In realtà non c’è bisogno di alcun comitato e tantomeno di nessun approfondimento, perché i rischi connessi a TikTok sono disgraziatamente lampanti a dispetto di chi non sente il dovere di intervenire in maniera radicale e senza ulteriori perdite di tempo. Intanto è bene chiarire di cosa ci stiamo occupando. La fonte di legittima apprensione è una applicazione cinese che – installata sugli smartphone e su altri dispositivi elettronici – consente ai suoi utilizzatori di creare e condividere brevi video con effetti speciali. La piattaforma – la cui “app” è tra le più scaricate ed installate al mondo – è affollata di scherzi, barzellette, clip musicali, filmati autoprodotti dagli utenti. Qualcuno considera TikTok il karaoke dell’era digitale, ma in realtà ci troviamo dinanzi a qualcosa che va ben oltre la mera esibizione canora di chi – in playback – magari muove le labbra sincronizzandole con le parole di qualche brano popolare.

Più facile ad usarsi rispetto Facebook o Twitter, è una cornucopia di contenuti non sempre adatti ai giovanissimi e permette la condivisione di video che spaziano dalle persecuzioni dei cyberbulli alle esibizioni sessuali esplicite di minorenni a caccia di like, di follower o di denaro per la prosecuzione privata di certi show. Lo scorso anno, in tre mesi di osservazione, una diligente rilevazione di BBC Trending ha raccolto centinaia di commenti sessuali pubblicati su video caricati da adolescenti e bambini, a dispetto delle presunte regole ferree dell’azienda che gestisce la piattaforma social e delle attività di rimozione operate a fronte di controlli e segnalazioni. Nel pacifico sonno di chi dovrebbe provvedere, la BBC non ha perso occasione di identificare un numero di utenti habitué della pubblicazione di messaggi sessualmente espliciti sui loro video. Diversi account erano gestiti da minori di tredici anni e alcuni di loro ne avevano appena nove.

Nonostante questo inquietante stato delle cose, TikTok non ha pianificato alcuna efficace iniziativa volta ad identificare l’età di chi si iscrive (operazione peraltro non facile vista la poca sincerità di chi vuole accedere a quello che i bimbi immaginano come il “Paradiso terrestre”). Se i video di scolaretti che cantano o ballano innocentemente attraggono sciami di commenti “suggestivi”, è facile immaginare come filmati più ammiccanti possano catalizzare malintenzionati di ogni sorta. Molti genitori in Gran Bretagna hanno dichiarato di essere rimasti impietriti nel vedere i loro figli ricevere messaggi diretti “aggressivi” da persone – diciamo – “non coetanee”. 

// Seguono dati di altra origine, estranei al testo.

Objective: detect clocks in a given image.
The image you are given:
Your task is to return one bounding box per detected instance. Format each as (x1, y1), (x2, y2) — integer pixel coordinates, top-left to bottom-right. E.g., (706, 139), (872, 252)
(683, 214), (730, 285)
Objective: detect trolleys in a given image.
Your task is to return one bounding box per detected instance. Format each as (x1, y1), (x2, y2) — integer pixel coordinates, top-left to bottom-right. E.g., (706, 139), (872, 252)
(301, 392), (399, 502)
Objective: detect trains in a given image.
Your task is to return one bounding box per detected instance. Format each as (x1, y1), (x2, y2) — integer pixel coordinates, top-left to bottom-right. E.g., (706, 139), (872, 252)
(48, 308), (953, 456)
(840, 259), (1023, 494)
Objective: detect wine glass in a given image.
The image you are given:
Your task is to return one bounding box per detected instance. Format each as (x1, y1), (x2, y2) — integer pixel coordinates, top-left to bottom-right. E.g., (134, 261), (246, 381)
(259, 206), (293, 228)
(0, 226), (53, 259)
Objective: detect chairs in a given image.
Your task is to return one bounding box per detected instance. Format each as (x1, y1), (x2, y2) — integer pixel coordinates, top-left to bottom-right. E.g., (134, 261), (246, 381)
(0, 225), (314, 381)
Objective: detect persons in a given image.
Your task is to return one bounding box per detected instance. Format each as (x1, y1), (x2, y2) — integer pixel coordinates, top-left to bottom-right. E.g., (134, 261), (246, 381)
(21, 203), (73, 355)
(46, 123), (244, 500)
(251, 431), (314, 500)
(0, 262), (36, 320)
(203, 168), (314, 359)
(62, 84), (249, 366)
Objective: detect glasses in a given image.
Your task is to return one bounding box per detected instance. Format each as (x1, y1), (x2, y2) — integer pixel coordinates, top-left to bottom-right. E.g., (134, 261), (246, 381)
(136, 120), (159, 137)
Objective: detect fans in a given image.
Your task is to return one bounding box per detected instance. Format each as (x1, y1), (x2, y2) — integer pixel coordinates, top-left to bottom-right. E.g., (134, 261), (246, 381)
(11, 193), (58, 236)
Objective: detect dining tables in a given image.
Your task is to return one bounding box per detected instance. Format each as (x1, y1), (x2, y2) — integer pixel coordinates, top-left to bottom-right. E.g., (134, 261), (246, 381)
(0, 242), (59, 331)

Proprio nella terra della Brexit, la “Commissioner” per la privacy – Elizabeth Denham – aveva lanciato un’indagine conoscitiva sulle preoccupazioni innescate dalla possibilità che adulti predatori potessero inviare liberamente messaggi ai bambini. Forse varrebbe la pena non partire da zero con l’ennesimo (magari inconcludente) gruppo di lavoro, ma approfittare delle informazioni già acquisite per guadagnare tempo prezioso. A dimostrazione che – sul fronte della sicurezza dei bimbi alle prese con le tecnologie di comunicazione – abbiamo già perso quasi un quarto di secolo c’è il libro “Genitori, occhio a Internet” che ho pubblicato con i miei colleghi Vincenzo Merola e Giovanni Caporale (all’epoca con me all’Autorità per l’Informatica nella P.A.). Quel manuale è datato 1997 e quei genitori sono ora nonni e quei ragazzini sono loro stessi genitori. Cosa sarebbe successo se qualcuno avesse fatto tesoro delle parole di allora, invece di sorridere della improbabilità di determinati scenari?